## WHAT THE EXERCISE ASKS
Reproduce every line of the records below word for word, omitting the pictures.

## RECORDS TO USE
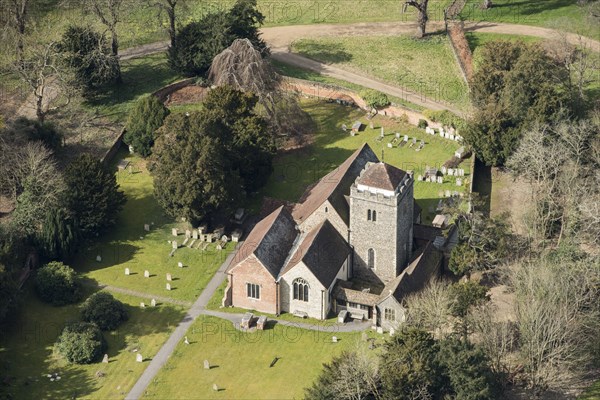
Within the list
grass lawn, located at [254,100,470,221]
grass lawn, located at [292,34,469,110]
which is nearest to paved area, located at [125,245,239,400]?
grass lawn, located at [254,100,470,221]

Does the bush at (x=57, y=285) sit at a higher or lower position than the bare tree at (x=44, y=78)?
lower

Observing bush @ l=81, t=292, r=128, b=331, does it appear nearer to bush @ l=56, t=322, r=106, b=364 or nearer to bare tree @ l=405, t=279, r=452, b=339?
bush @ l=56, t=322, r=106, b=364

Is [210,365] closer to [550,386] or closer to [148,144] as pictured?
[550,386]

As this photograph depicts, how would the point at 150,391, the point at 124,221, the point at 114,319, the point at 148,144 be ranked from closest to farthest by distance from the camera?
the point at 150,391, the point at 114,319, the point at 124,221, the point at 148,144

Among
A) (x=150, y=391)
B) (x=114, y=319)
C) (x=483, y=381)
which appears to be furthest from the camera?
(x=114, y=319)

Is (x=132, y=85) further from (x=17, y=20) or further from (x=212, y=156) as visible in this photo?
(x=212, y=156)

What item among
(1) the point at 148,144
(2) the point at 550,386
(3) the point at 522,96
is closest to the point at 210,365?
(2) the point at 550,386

## EXPECTED OUTPUT
Within the list
grass lawn, located at [254,100,470,221]
grass lawn, located at [292,34,469,110]
which is nearest to paved area, located at [125,245,239,400]?
grass lawn, located at [254,100,470,221]

Does the bush at (x=57, y=285) sit at a higher or lower position than the bare tree at (x=44, y=78)?
lower

Observing bush @ l=81, t=292, r=128, b=331, does it appear nearer to bush @ l=56, t=322, r=106, b=364 or nearer to bare tree @ l=405, t=279, r=452, b=339?
bush @ l=56, t=322, r=106, b=364

Is [210,365] closer to [550,386] or closer to [148,144] as pictured?
[550,386]

As this photograph depicts, how would the point at 150,391, the point at 124,221, the point at 114,319, the point at 148,144 be ranked from closest to farthest by distance from the camera?
the point at 150,391, the point at 114,319, the point at 124,221, the point at 148,144

Among
A) (x=150, y=391)
B) (x=114, y=319)
C) (x=483, y=381)
which appears to be furthest from the camera?
(x=114, y=319)

Is (x=132, y=85) further from (x=17, y=20) or further from (x=212, y=156) as visible in this photo?
(x=212, y=156)

What item among
(1) the point at 148,144
(2) the point at 550,386
(3) the point at 522,96
is closest to the point at 210,365?
(2) the point at 550,386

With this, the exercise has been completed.